Nothing but the pictures should be dropped when the records are transcribed word for word.

Given information:
....................

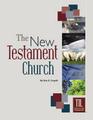 TIL The New Testament Church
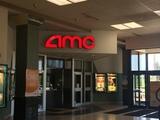 AMC Classic Southern Hills 12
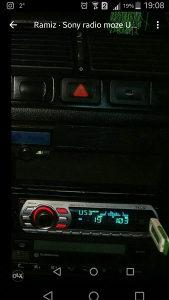 Sony Xplod cd,usb.
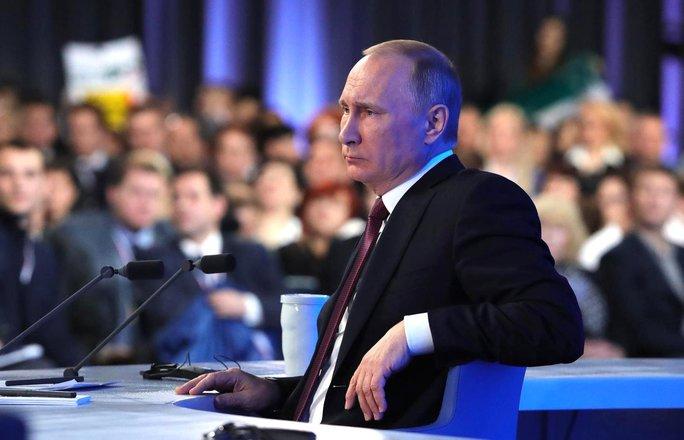 Ông Putin tại cuộc họp thường niên. Ảnh: ĐIỆN KREMLIN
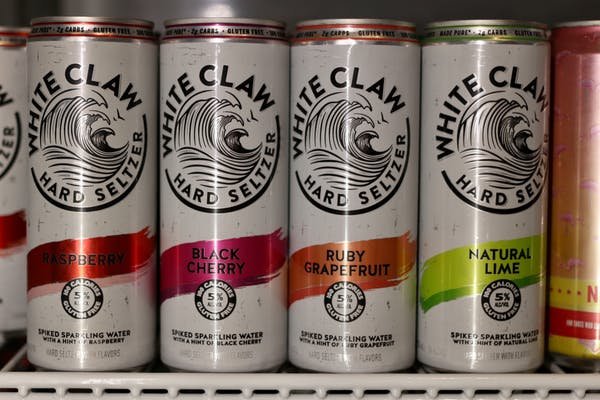 White Claw Assorted (6-Pack)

....................

Answer for the task:
 TIL The New Testament Church
 AMC Classic Southern Hills 12
 Sony Xplod cd,usb.
 Ông Putin tại cuộc họp thường niên. Ảnh: ĐIỆN KREMLIN
 White Claw Assorted (6-Pack)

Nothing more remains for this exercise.